Semantic search tool for git repositories using LanceDB
Project description
Semantic Git Blame Tool
A powerful semantic search tool for git repositories using LanceDB. Search your git history, find code authors, and understand code evolution using natural language queries.
Features
- 🔍 Semantic Search: Search commits, code changes, and blame data using natural language
- 👤 Author Attribution: Find who implemented specific features or functionality
- 📈 Code Evolution: Track how code has changed over time
- ⚡ Fast Indexing: Efficient vector indexing with LanceDB
- 🔌 IDE Integration: Works with Continue for in-editor code intelligence
- 🌐 HTTP API: REST endpoint for integration with other tools
Quick Start
Prerequisites
- Python 3.9+
- Git
- uv (recommended) or pip
Installation
Option 1: Global Installation (Recommended)
# Install uv
curl -LsSf https://astral.sh/uv/install.sh | sh
# Clone the repository
git clone https://github.com/yourusername/git_blame_search.git
cd git_blame_search
# Install globally from local directory
uv tool install .
Option 2: Local Development
# Clone the repository
git clone https://github.com/yourusername/git_blame_search.git
cd git_blame_search
# Install dependencies
uv sync
Usage
1. Index Your Repository
# Index current repository (recent 100 commits)
git_blame_search index --max-commits 100
# Index a specific repository
git_blame_search index --repo /path/to/repo --max-commits 500
# For testing with minimal commits (e.g., new repos)
git_blame_search index --max-commits 1
2. Index Specific Files for Blame Analysis
# Index blame data for important files
git_blame_search index-file main.py
git_blame_search index-file src/core/auth.py
3. Search Commits
# For testing in a new (this) repository
git_blame_search search "init"
# Search by natural language
git_blame_search search "authentication implementation"

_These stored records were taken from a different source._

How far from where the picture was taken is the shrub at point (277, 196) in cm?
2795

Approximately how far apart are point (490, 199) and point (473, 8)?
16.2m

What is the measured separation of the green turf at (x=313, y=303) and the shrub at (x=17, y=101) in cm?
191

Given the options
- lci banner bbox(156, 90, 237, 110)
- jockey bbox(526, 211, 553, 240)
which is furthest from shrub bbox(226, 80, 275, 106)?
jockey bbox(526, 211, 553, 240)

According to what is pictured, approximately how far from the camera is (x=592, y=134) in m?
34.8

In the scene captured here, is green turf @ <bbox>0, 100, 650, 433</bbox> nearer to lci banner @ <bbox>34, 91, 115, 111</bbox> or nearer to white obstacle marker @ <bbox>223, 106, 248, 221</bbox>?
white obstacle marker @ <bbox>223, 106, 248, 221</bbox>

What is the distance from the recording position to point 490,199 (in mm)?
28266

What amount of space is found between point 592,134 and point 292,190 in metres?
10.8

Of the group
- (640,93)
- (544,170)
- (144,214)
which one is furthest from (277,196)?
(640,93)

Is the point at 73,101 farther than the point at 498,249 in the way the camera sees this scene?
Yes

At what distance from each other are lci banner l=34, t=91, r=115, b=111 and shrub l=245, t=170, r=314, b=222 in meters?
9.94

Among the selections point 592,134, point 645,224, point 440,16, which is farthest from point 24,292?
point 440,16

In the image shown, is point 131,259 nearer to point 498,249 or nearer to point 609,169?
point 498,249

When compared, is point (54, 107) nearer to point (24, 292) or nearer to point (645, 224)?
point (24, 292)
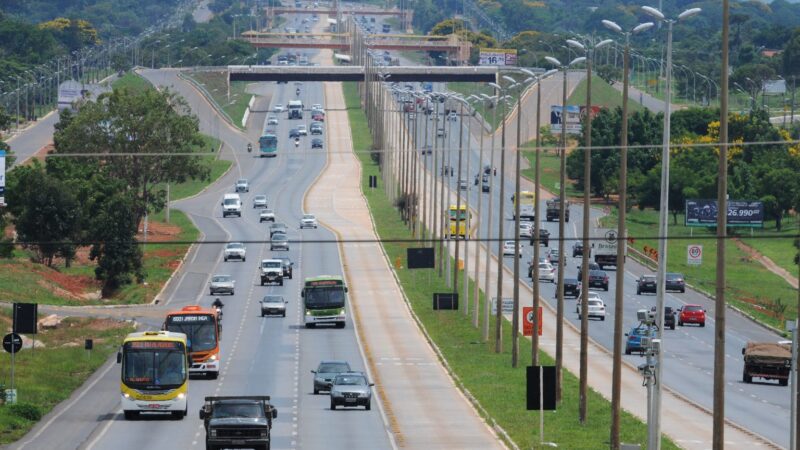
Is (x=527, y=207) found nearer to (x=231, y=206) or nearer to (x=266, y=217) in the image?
(x=266, y=217)

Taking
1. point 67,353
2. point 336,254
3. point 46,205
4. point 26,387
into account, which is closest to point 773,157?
point 336,254

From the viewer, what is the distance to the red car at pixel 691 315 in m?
114

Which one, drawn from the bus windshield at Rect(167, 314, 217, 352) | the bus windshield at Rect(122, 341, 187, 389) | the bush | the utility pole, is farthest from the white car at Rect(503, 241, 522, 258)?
the utility pole

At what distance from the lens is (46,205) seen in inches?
5148

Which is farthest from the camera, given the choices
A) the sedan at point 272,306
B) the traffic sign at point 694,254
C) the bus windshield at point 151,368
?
the traffic sign at point 694,254

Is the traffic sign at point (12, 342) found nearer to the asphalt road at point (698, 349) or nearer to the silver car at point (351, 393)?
the silver car at point (351, 393)

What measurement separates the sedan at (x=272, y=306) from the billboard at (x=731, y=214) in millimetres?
50327

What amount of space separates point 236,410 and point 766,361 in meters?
39.2

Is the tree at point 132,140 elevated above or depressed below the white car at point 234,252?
above

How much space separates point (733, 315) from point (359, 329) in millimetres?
29270

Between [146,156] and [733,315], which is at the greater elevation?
[146,156]

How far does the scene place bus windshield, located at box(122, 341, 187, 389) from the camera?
2559 inches

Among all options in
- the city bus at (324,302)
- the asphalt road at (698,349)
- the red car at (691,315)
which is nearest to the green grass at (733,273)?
the asphalt road at (698,349)

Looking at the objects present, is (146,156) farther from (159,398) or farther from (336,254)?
(159,398)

git_blame_search search "bug fix for memory leak"
git_blame_search search "refactoring database layer" --limit 20
4. Semantic Blame Search
# Find who wrote specific functionality
git_blame_search blame "error handling logic"
git_blame_search blame "database connection" --file src/db.py
5. Author Attribution
# Find who implemented features
git_blame_search who "authentication system"

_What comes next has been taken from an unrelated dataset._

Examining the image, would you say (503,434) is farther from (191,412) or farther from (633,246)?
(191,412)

git_blame_search who "caching implementation"
Continue Integration
1. Index Your Repository First
# Index your repository before using MCP. It will take a minute on mature projects.
git_blame_search index --max-commits 100
# Optionally index specific files for blame analysis
git_blame_search index-file src/main.py
2. Configure Continue
Add to your ~/.continue/config.yml:
mcpServers:
- name: git_blame_search
command: git_blame_search
args:
- mcp
cwd: "."
3. Use in VSCode
- Use
git_blame_searchin Continue chat - Ask questions like "who implemented the auth system?"
Example Queries
Finding Code Authors
uv run python git_blame_tool.py who "security vulnerability fix"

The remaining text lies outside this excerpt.